-- begin Document --

# Gecko?



## Kithy (Nov 21, 2012)

I was moving my piano to open the window a little while ago and out scurried a tiny little gecko. Definitely hatched this year, only about an inch long and skinny skinny! 

Of course, my son loves him already. Keeping him in a critter keeper at the moment because it is chilly outside and he was in here because it's warm. Not sure what to do with him. He's awful cute and awful small and they're awful common. 

I'm not against keeping him cause I love little guys like this and I wanted a gecko but the husband was like "I'll just catch you one rather than pay XX monies" Well.. this guy just appeared under my piano.

But I don't know too much about them. I was already going to downgrade my fish from five tanks to two so this isn't exactly unwelcome.

He's much too small for crickets though. I could catch some ants though but I don't think he'll eat much in the next day. He's currently covered in the critter keeper cause he is probably terrified. I did almost squish him when I moved the piano :X


----------



## Sathori (Jul 7, 2013)

I personally have mixed emotions of keeping "wild" caught animals. A lot of people in my area catch leopard frogs, painted turtles, and tiger salamanders and keep them as "pets", to which most of them die due to stress. Very few stay alive in captivity since it's very hard to mimic their habitat that they are use to. It's one of the reasons our Leopard Frog population is nowhere near what it use to be, and we are seeing less and less turtles and salamanders as well 

If it's cold in your area, he may have been looking for a safe place to hibernate, and if you would release him during the warmer part of the day (mid-day), he may still be able to find a place to sleep til it's warmer again. If it's past that point, you can try to keep him alive through the cold period and release him again once the warmer season hits. (Sorry, I'm not very familiar with Texas seasons/weather, I'm Canadian after all )

That being said if you are planning on feeding him - check with your local pet store that sells live insects. When leopard geckos are young, we feed them mealworms since they are typically smaller than crickets. Some stores carry very small crickets (some as small as 'pinheads'). Crickets are easier to digest than mealworms since they do not have the harder outer shell.
Do some research into what type of habitat they prefer and you can try to mimic it as close as you can. Just be aware that some wild-caught critters don't take to the domestic lifestyle.

A good example is my friend's blue tongue skink. After purchasing it from a pet-trade store, she found out that it was a wild-caught. Not domestically bred. It ate fine, but was not nearly as friendly as most skinks should be. It bit and would whip its tail if the wrong person tried to handle it, and after she moved, it showed obvious signs of stress. It was constantly whipping it's tail against the tank and showing extreme aggression anytime anyone walked into the room. She eventually had it euthanized (can't exactly release a blue-tongue skink into the wild in Canada...) since it was so horribly stressed out.

Not saying this will be the case with all wild-caught critters, but some are not made for the domestic life style. I think it may be easier to stick with domestically bred geckos - there are a lot more guides to how to keep them and they typically are not quite so stressed out with human interaction.
In the long run - all exotics are bred from wild-caught, but I like to leave the care of wild-caught to people who are experts in the field.

He is super cute though - I love little geckos and lizards  I own 3 leopard geckos and they can make great pets


----------



## Kithy (Nov 21, 2012)

-- end Document --
-- begin Exercise material --

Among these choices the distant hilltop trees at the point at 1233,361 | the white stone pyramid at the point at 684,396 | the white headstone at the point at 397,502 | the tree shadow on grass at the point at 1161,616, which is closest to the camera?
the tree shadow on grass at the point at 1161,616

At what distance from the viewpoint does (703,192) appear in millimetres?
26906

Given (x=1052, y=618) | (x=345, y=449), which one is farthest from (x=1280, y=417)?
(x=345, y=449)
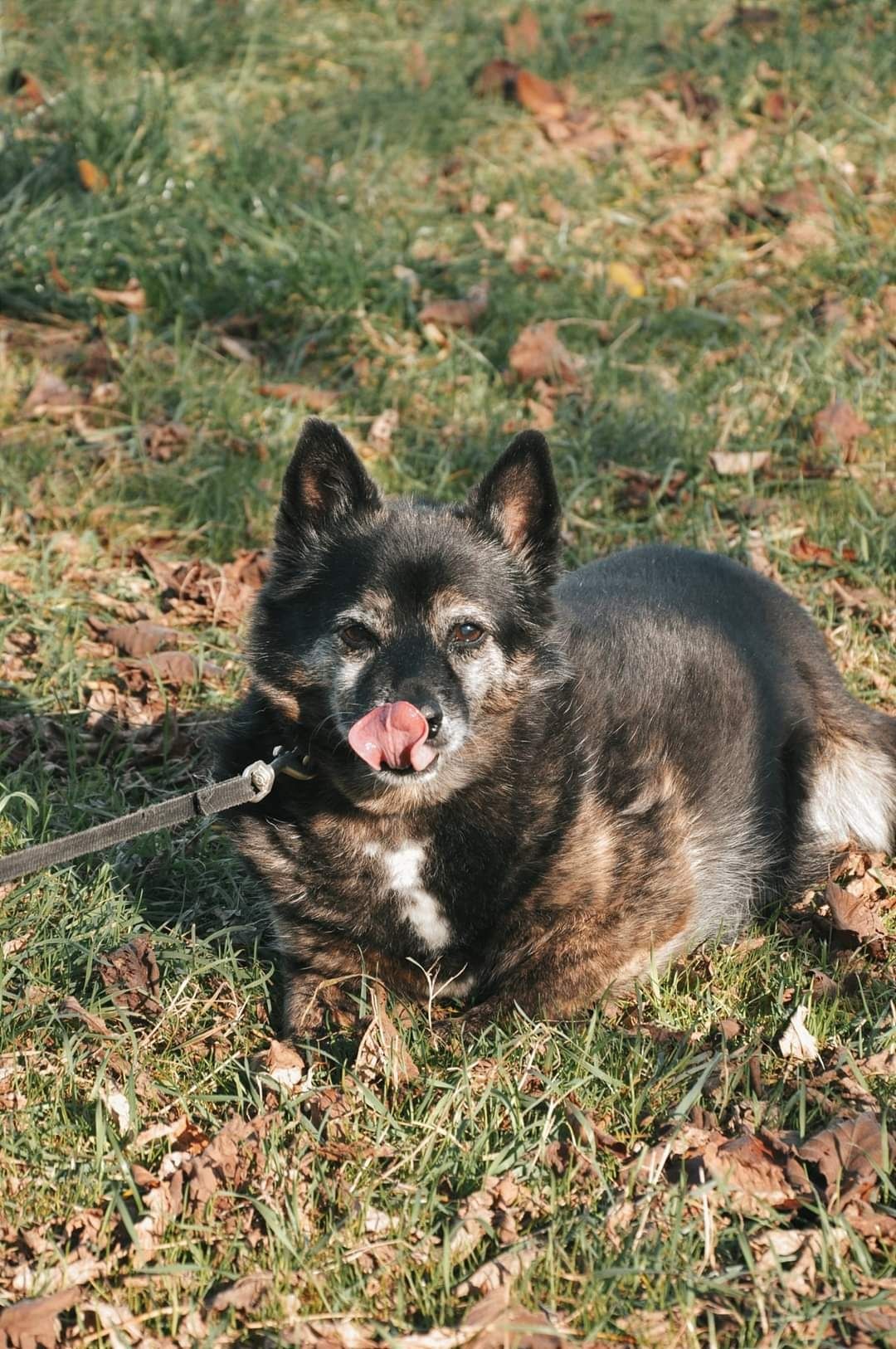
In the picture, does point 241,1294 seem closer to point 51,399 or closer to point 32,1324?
point 32,1324

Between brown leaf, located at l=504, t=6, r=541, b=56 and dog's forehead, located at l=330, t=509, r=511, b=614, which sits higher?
dog's forehead, located at l=330, t=509, r=511, b=614

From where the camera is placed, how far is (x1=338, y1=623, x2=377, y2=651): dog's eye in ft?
11.6

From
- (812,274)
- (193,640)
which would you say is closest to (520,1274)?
(193,640)

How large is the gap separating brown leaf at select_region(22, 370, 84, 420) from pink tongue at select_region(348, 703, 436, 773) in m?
3.26

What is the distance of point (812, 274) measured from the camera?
7.16 m

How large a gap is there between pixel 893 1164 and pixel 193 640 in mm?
2959

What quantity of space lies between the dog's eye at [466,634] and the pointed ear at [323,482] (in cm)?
42

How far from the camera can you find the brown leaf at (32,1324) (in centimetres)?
262

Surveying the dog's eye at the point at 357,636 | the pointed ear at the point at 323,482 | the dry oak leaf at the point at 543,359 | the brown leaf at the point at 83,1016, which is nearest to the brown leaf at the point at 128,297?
the dry oak leaf at the point at 543,359

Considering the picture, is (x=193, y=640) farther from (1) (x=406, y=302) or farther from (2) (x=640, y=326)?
(2) (x=640, y=326)

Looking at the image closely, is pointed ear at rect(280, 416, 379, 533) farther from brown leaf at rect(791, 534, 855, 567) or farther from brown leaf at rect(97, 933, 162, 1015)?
brown leaf at rect(791, 534, 855, 567)

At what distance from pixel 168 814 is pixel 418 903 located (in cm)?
68

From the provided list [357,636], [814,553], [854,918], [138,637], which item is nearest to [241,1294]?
[357,636]

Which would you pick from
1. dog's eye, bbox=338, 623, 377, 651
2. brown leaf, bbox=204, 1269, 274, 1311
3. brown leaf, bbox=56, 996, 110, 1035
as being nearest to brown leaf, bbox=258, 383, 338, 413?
dog's eye, bbox=338, 623, 377, 651
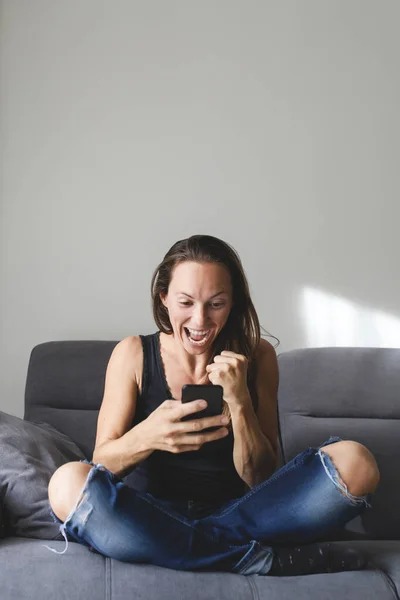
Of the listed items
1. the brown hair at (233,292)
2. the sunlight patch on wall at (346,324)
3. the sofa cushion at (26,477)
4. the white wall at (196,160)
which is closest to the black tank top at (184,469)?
the brown hair at (233,292)

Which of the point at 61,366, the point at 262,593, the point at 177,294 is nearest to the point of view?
the point at 262,593

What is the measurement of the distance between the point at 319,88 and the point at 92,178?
0.93 meters

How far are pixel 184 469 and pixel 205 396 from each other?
26 cm

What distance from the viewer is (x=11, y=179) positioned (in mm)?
2783

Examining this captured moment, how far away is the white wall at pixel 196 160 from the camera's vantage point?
2.74 meters

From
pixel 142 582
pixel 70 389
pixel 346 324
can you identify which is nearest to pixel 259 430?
pixel 142 582

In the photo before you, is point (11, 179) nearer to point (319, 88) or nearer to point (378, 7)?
point (319, 88)

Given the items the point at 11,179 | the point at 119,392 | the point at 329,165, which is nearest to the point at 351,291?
the point at 329,165

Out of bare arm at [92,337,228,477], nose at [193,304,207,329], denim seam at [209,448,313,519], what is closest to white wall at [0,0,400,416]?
bare arm at [92,337,228,477]

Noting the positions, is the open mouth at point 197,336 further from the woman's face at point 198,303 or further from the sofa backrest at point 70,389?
the sofa backrest at point 70,389

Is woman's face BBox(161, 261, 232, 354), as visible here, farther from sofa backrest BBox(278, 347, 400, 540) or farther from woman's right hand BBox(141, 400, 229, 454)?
sofa backrest BBox(278, 347, 400, 540)

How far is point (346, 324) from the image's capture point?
2721 mm

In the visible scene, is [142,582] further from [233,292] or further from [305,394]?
[305,394]

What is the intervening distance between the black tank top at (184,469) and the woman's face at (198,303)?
154mm
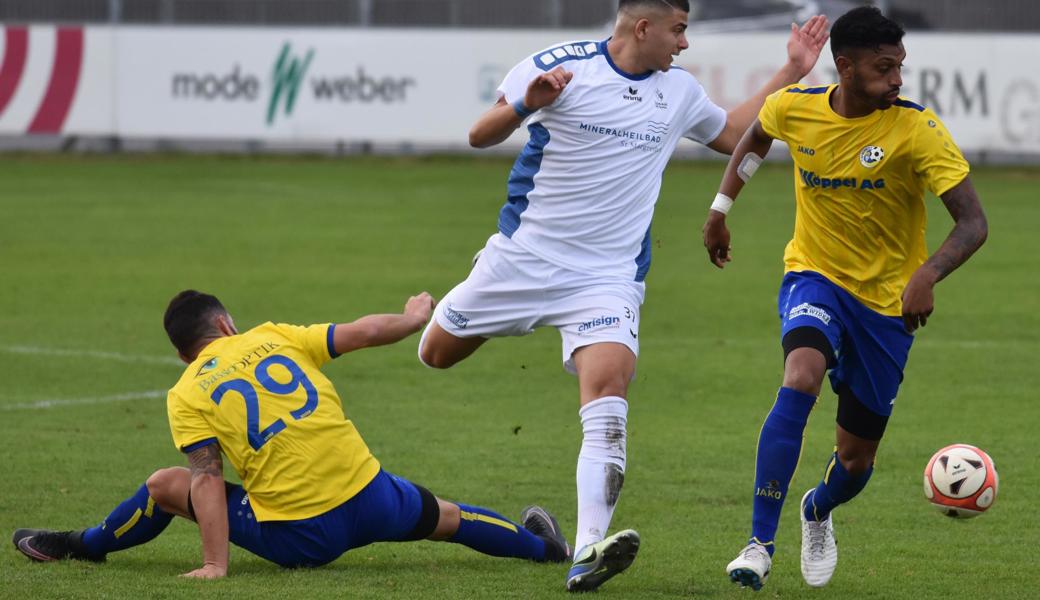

-- end Exercise material --

— Exercise set —
A) Show each line of the listing that contains the string "tree", matching case exactly.
B) Carry the gecko forum thread on from its last line.
The gecko forum thread and the listing have nothing to do with each other.

— Results of the tasks —
A)
Among these choices the distant hilltop trees at the point at 1233,361 | the white stone pyramid at the point at 684,396 | the white headstone at the point at 397,502 | the tree shadow on grass at the point at 1161,616, which is closest to the camera?
the tree shadow on grass at the point at 1161,616

B)
Thanks for your input ^_^

I'm probably leaning toward letting him go tomorrow or the day after. He's got a small amount of water in there and is still covered in a warm area. I probably could replicate what it's like outside in our area but I don't know what type of gecko he is so if he gets particularly large.. I'm probably not able to get a bigger tank right now. I have a broken 55g sitting outside but no place for it in the house or THAT would be fantastic. I was brainstorming planting it with live plants and small bushes or tiny trees and get something cool like a chameleon. Buuut that's a lot of money and I want to be more financially secure before I do something like that so that I can do it correctly.

I'm concerned I might do something wrong. He is young but while I was trying to herd him or when I moved the piano he did get his tail detached. It's now somewhere in the keeper no longer on his butt. I think it would be neat to keep him but it would be sad if he died because we did something wrong or just because you don't know what wild animals have in them. 

I think the reason we aren't getting any kind of lizard friend is my MiL is immuno-compromised and some of these little critters carry things that could make her sick and shes paranoid. Though it could keep her out of our room  Guard lizard.

Dallas weather is weird. It was 96 yesterday here and 62 here today. Tuesday will go over 70s so maybe that will be a good day to release him, the day after it rains.


----------



## Sathori (Jul 7, 2013)

I know leopard geckos drop their tails in times of stress or if they feel threatened. Sometimes if I wake my male up suddenly, he sticks his tail in the air and slowly waved it back and forth. This is to get the predators attention so they will go for the tail, to which the gecko then drops it and runs while the predator is left with a squirming tail. Leopard geckos usually grow their tails back - not sure if this guy will or not, but we can be hopeful  

My next reptile will be a bearded dragon - but then I'll have to save up for a 70+gal 

Best if luck with the little guy, and hopefully you can get a herp of your own


----------



## bettacrazygirl86 (Jan 21, 2013)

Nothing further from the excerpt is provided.